Here is the last feature i have implemented for the upcoming Assemble2 1.2. We will start with an RNA secondary structure displayed in Assemble2 (and predicted from the sequence stored in the sample file ft3100_from_FANTOM3_project.fasta). I have selected the prediction from the algorithm RNAfold.


Now I would like to submit this sequence to the mfold Web server. By choosing Plugins | mfold Web Server, this opens the RNA folding form inside Assemble2. Once the web page loaded, and if a secondary structure is displayed, the name and the sequence are automatically filled in the form.


Once the button “Fold RNA” clicked, the sequence is reformatted by the website, indicating that the prediction has been correctly submitted. I have observed that the website is a little bit less reactive through Assemble2, but nothing dramatical. After a while, you should get the predictions. They’re listed on the web page (the blue arrow in the next screen capture), and Assemble2 lists them also in a choice box (the red arrow in the next screen capture).


Now i can use this choice box to select the prediction/structure #5 (for example) to see and manipulate it in Assemble2. To do so, i click on the button on the right (the red arrow in the next screen capture). And it’s done!!


To resume, starting from Assemble2 1.2, you will be able to use all the options available from the mfold web server to predict and manipulate your favorite molecule without leaving Assemble2. As you can imagine, more will come, based on the same principle.

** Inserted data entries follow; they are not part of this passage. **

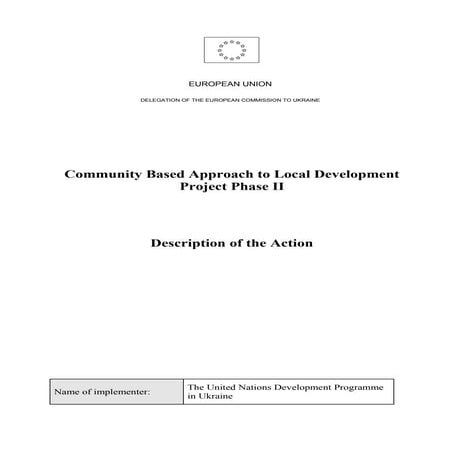 EUROPEAN UNION

DELEGATION OF THE EUROPEAN COMMISSION TO UKRAINE

Community Based Approach to Local Development Project Phase II

Description of the Action

| Name of implementer: | The United Nations Development Programme in Ukraine |
|---|---|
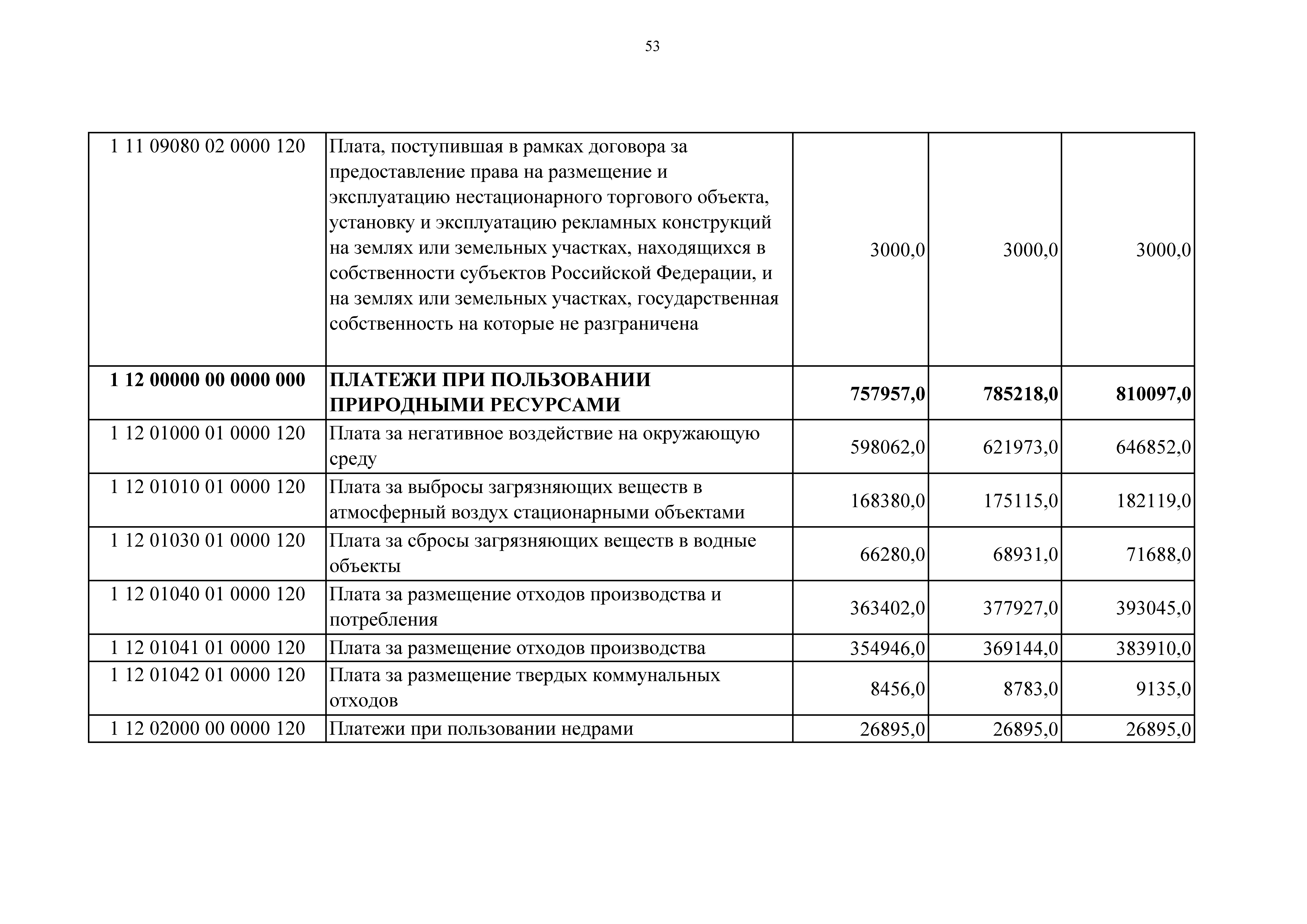 53

| | | | | |
|---|---|---|---|---|
| 1 11 09080 02 0000 120 | Плата, поступившая в рамках договора за предоставление права на размещение и эксплуатацию нестационарного торгового объекта, установку и эксплуатацию рекламных конструкций на землях или земельных участках, находящихся в собственности субъектов Российской Федерации, и на землях или земельных участках, государственная собственность на которые не разграничена | 3000,0 | 3000,0 | 3000,0 |
| **1 12 00000 00 0000 000** | **ПЛАТЕЖИ ПРИ ПОЛЬЗОВАНИИ ПРИРОДНЫМИ РЕСУРСАМИ** | **757957,0** | **785218,0** | **810097,0** |
| 1 12 01000 01 0000 120 | Плата за негативное воздействие на окружающую среду | 598062,0 | 621973,0 | 646852,0 |
| 1 12 01010 01 0000 120 | Плата за выбросы загрязняющих веществ в атмосферный воздух стационарными объектами | 168380,0 | 175115,0 | 182119,0 |
| 1 12 01030 01 0000 120 | Плата за сбросы загрязняющих веществ в водные объекты | 66280,0 | 68931,0 | 71688,0 |
| 1 12 01040 01 0000 120 | Плата за размещение отходов производства и потребления | 363402,0 | 377927,0 | 393045,0 |
| 1 12 01041 01 0000 120 | Плата за размещение отходов производства | 354946,0 | 369144,0 | 383910,0 |
| 1 12 01042 01 0000 120 | Плата за размещение твердых коммунальных отходов | 8456,0 | 8783,0 | 9135,0 |
| 1 12 02000 00 0000 120 | Платежи при пользовании недрами | 26895,0 | 26895,0 | 26895,0 |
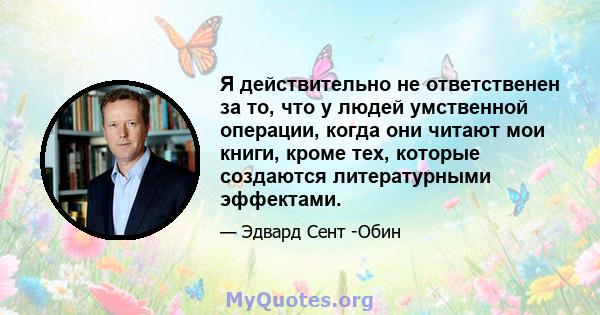 Я действительно не ответственен за то, что у людей умственной операции, когда они читают мои книги, кроме тех, которые создаются литературными эффектами.

— Эдвард Сент -Обин

MyQuotes.org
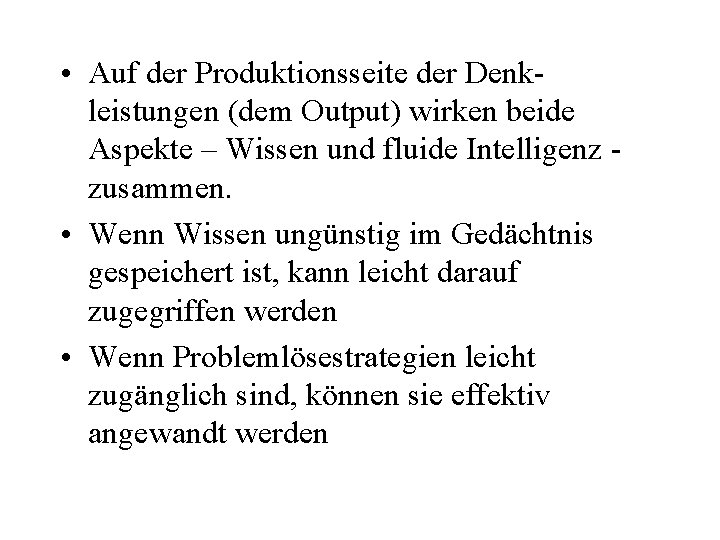 • Auf der Produktionsseite der Denkleistungen (dem Output) wirken beide Aspekte – Wissen und fluide Intelligenz - zusammen.

• Wenn Wissen ungünstig im Gedächtnis gespeichert ist, kann leicht darauf zugegriffen werden

• Wenn Problemlösestrategien leicht zugänglich sind, können sie effektiv angewandt werden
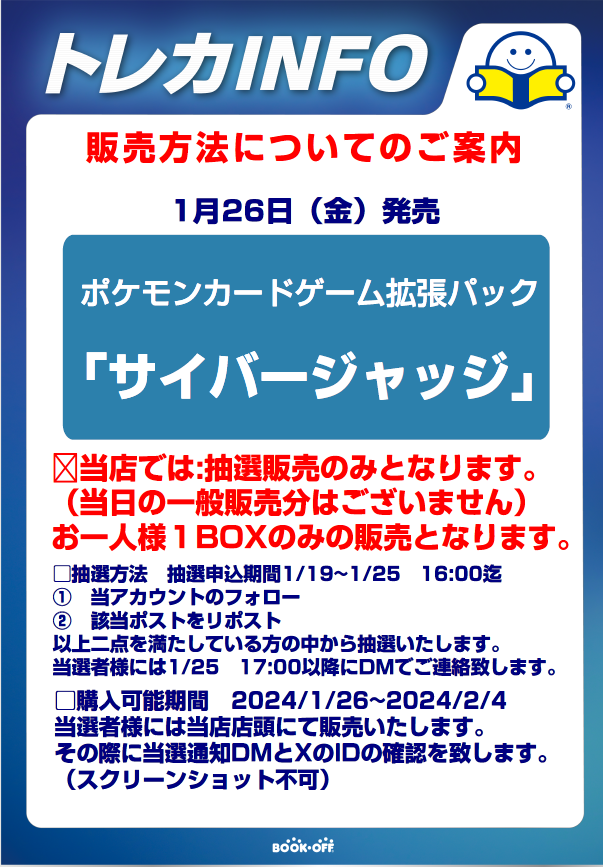 トレカINFO

販売方法についてのご案内

1月26日（金）発売

ポケモンカードゲーム拡張パック

「サイバージャッジ」

☒当店では:抽選販売のみとなります。
（当日の一般販売分はございません）
お一人様１BOXのみの販売となります。

□抽選方法　抽選申込期間1/19~1/25　16:00迄
①　当アカウントのフォロー
②　該当ポストをリポスト
以上二点を満たしている方の中から抽選いたします。
当選者様には1/25　17:00以降にDMでご連絡致します。

□購入可能期間　2024/1/26~2024/2/4
当選者様には当店店頭にて販売いたします。
その際に当選通知DMとXのIDの確認を致します。
（スクリーンショット不可）

BOOK・OFF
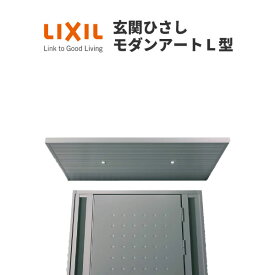 LIXIL
Link to Good Living

玄関ひさし
モダンアートL型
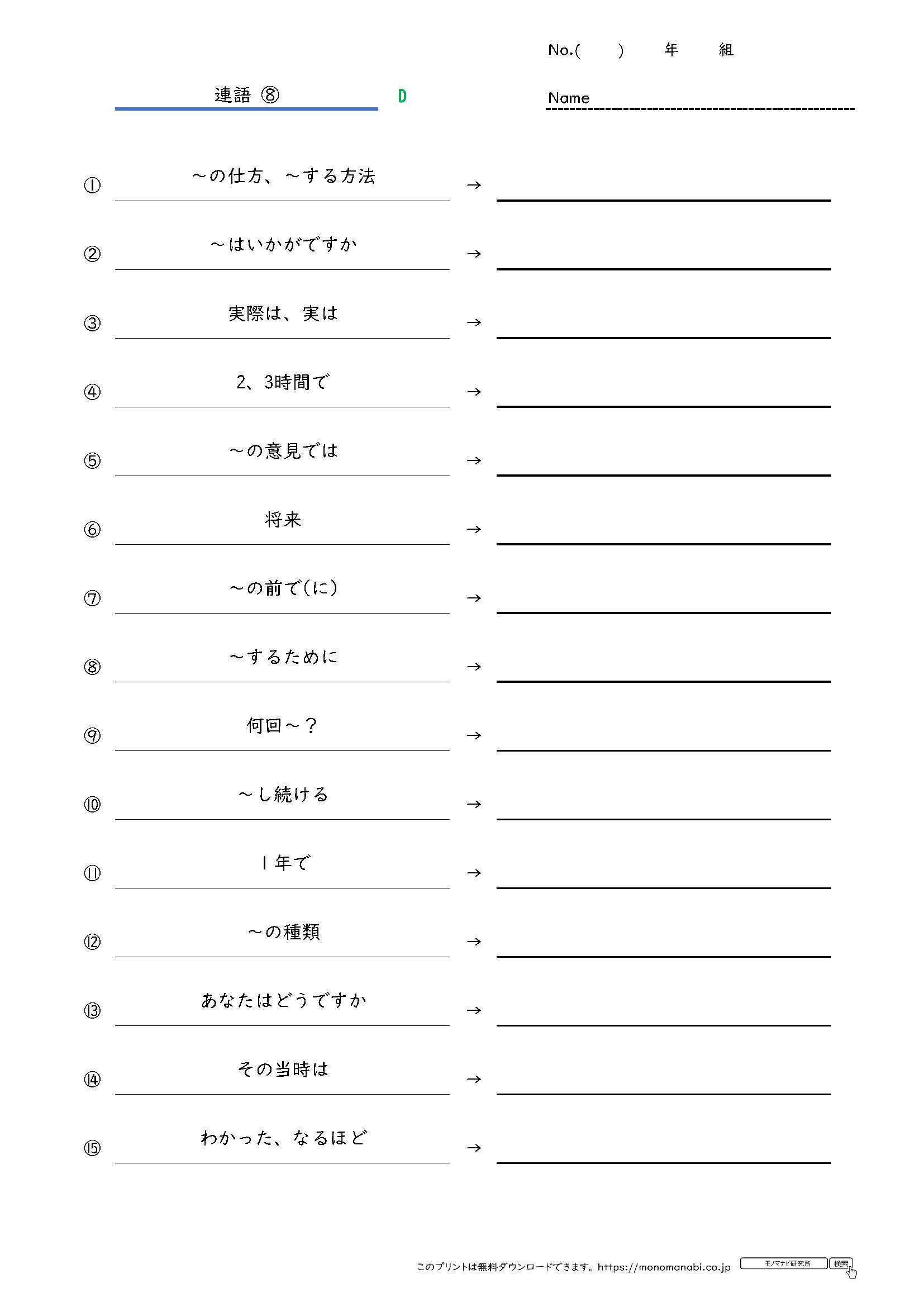 No.(　　) 年 組

連語 ⑧　D

Name

① ～の仕方、～する方法 →

② ～はいかがですか →

③ 実際は、実は →

④ 2、3時間で →

⑤ ～の意見では →

⑥ 将来 →

⑦ ～の前で(に) →

⑧ ～するために →

⑨ 何回～？ →

⑩ ～し続ける →

⑪ 1年で →

⑫ ～の種類 →

⑬ あなたはどうですか →

⑭ その当時は →

⑮ わかった、なるほど →

このプリントは無料ダウンロードできます。https://monomanabi.co.jp モノマナビ研究所 検索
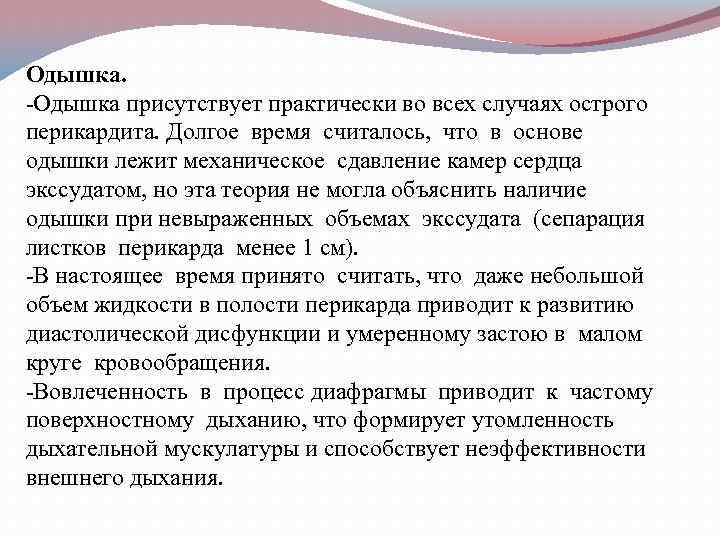 Одышка.
-Одышка присутствует практически во всех случаях острого перикардита. Долгое время считалось, что в основе одышки лежит механическое сдавление камер сердца экссудатом, но эта теория не могла объяснить наличие одышки при невыраженных объемах экссудата (сепарация листков перикарда менее 1 см).
-В настоящее время принято считать, что даже небольшой объем жидкости в полости перикарда приводит к развитию диастолической дисфункции и умеренному застою в малом круге кровообращения.
-Вовлеченность в процесс диафрагмы приводит к частому поверхностному дыханию, что формирует утомленность дыхательной мускулатуры и способствует неэффективности внешнего дыхания.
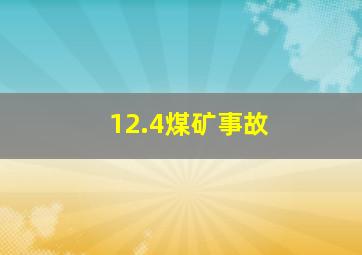 12.4煤矿事故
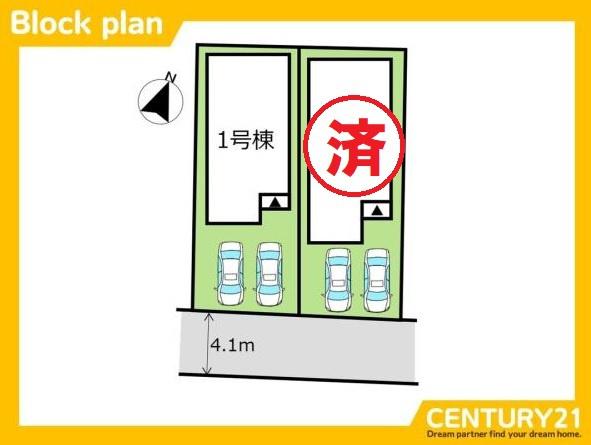 Block plan

N

1号棟

済

4.1m

CENTURY21
Dream partner find your dream home.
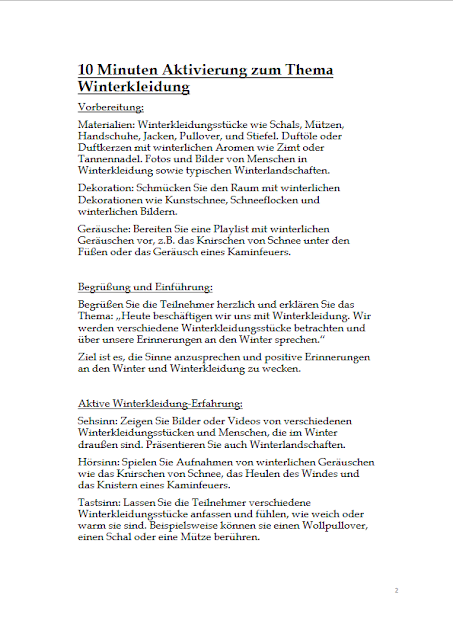 10 Minuten Aktivierung zum Thema Winterkleidung

Vorbereitung:

Materialien: Winterkleidungsstücke wie Schals, Mützen, Handschuhe, Jacken, Pullover, und Stiefel. Duftöle oder Duftkerzen mit winterlichen Aromen wie Zimt oder Tannennadel. Fotos und Bilder von Menschen in Winterkleidung sowie typischen Winterlandschaften.

Dekoration: Schmücken Sie den Raum mit winterlichen Dekorationen wie Kunstschnee, Schneeflocken und winterlichen Bildern.

Geräusche: Bereiten Sie eine Playlist mit winterlichen Geräuschen vor, z.B. das Knirschen von Schnee unter den Füßen oder das Geräusch eines Kaminfeuers.

Begrüßung und Einführung:

Begrüßen Sie die Teilnehmer herzlich und erklären Sie das Thema: „Heute beschäftigen wir uns mit Winterkleidung. Wir werden verschiedene Winterkleidungsstücke betrachten und über unsere Erinnerungen an den Winter sprechen."

Ziel ist es, die Sinne anzusprechen und positive Erinnerungen an den Winter und Winterkleidung zu wecken.

Aktive Winterkleidung-Erfahrung:

Sehsinn: Zeigen Sie Bilder oder Videos von verschiedenen Winterkleidungsstücken und Menschen, die im Winter draußen sind. Präsentieren Sie auch Winterlandschaften.

Hörsinn: Spielen Sie Aufnahmen von winterlichen Geräuschen wie das Knirschen von Schnee, das Heulen des Windes und das Knistern eines Kaminfeuers.

Tastsinn: Lassen Sie die Teilnehmer verschiedene Winterkleidungsstücke anfassen und fühlen, wie weich oder warm sie sind. Beispielsweise können sie einen Wollpullover, einen Schal oder eine Mütze berühren.

2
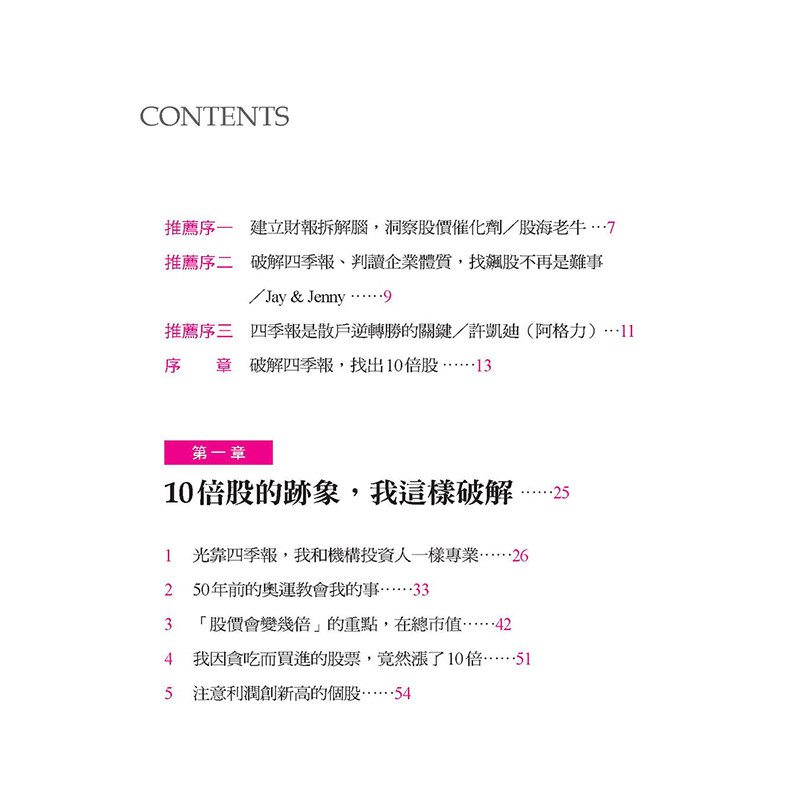 CONTENTS

推薦序一　建立財報拆解腦，洞察股價催化劑／股海老牛 …7

推薦序二　破解四季報、判讀企業體質，找飆股不再是難事／Jay & Jenny ……9

推薦序三　四季報是散戶逆轉勝的關鍵／許凱廸（阿格力）…11

序　章　破解四季報，找出10倍股 ……13

第一章

10倍股的跡象，我這樣破解 ……25

1　光靠四季報，我和機構投資人一樣專業……26

2　50年前的奧運教會我的事……33

3　「股價會變幾倍」的重點，在總市值……42

4　我因貪吃而買進的股票，竟然漲了10倍……51

5　注意利潤創新高的個股……54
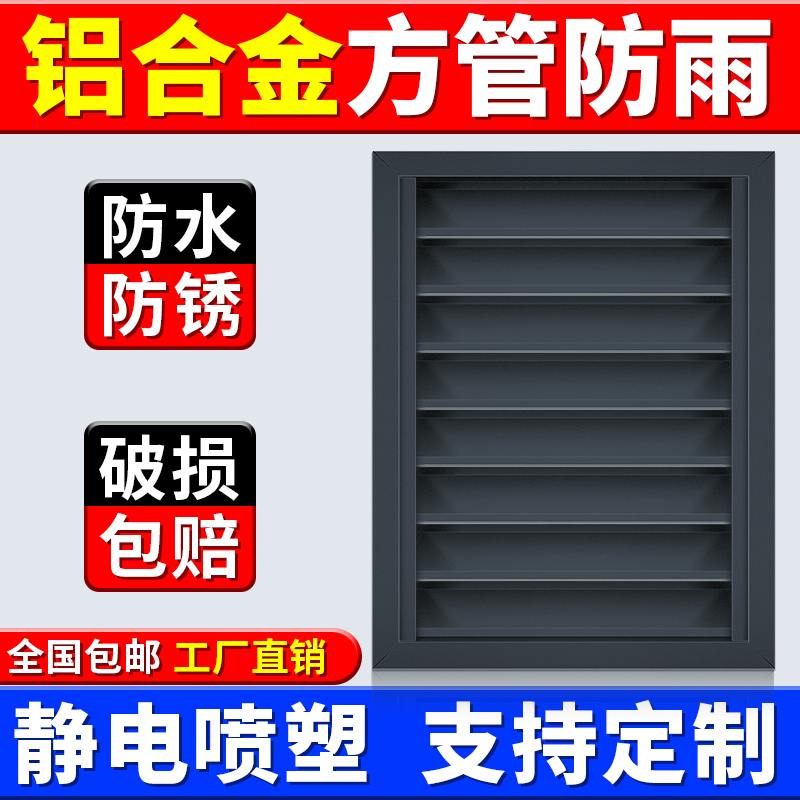 铝合金方管防雨

防水
防锈

破损
包赔

全国包邮 工厂直销

静电喷塑 支持定制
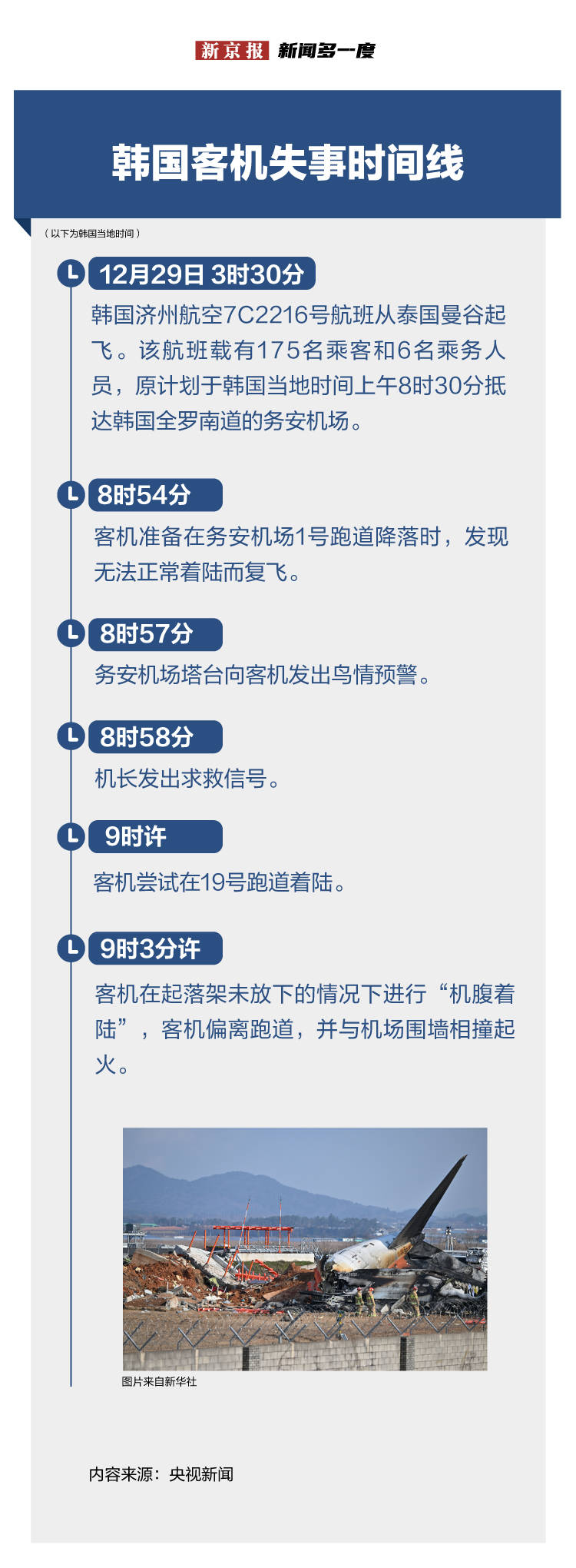 新京报 新闻多一度

韩国客机失事时间线

（以下为韩国当地时间）

12月29日 3时30分

韩国济州航空7C2216号航班从泰国曼谷起飞。该航班载有175名乘客和6名乘务人员，原计划于韩国当地时间上午8时30分抵达韩国全罗南道的务安机场。

8时54分

客机准备在务安机场1号跑道降落时，发现无法正常着陆而复飞。

8时57分

务安机场塔台向客机发出鸟情预警。

8时58分

机长发出求救信号。

9时许

客机尝试在19号跑道着陆。

9时3分许

客机在起落架未放下的情况下进行“机腹着陆”，客机偏离跑道，并与机场围墙相撞起火。

图片来自新华社

内容来源：央视新闻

Load data directly from RNA databases into Assemble2.

Thanks to JavaFX, the upcoming release of Assemble2 will provide you the way to load data directly from several RNA databases (i have started with the Nucleic Acid Database and RNACentral). You will be able to browse the website as you were used to it. Once on a webpage describing a 3D structure (for the Nucleic Acid Database) or a sequence (for RNACentral), a button will be activated, indicating the ability to import the data into Assemble2.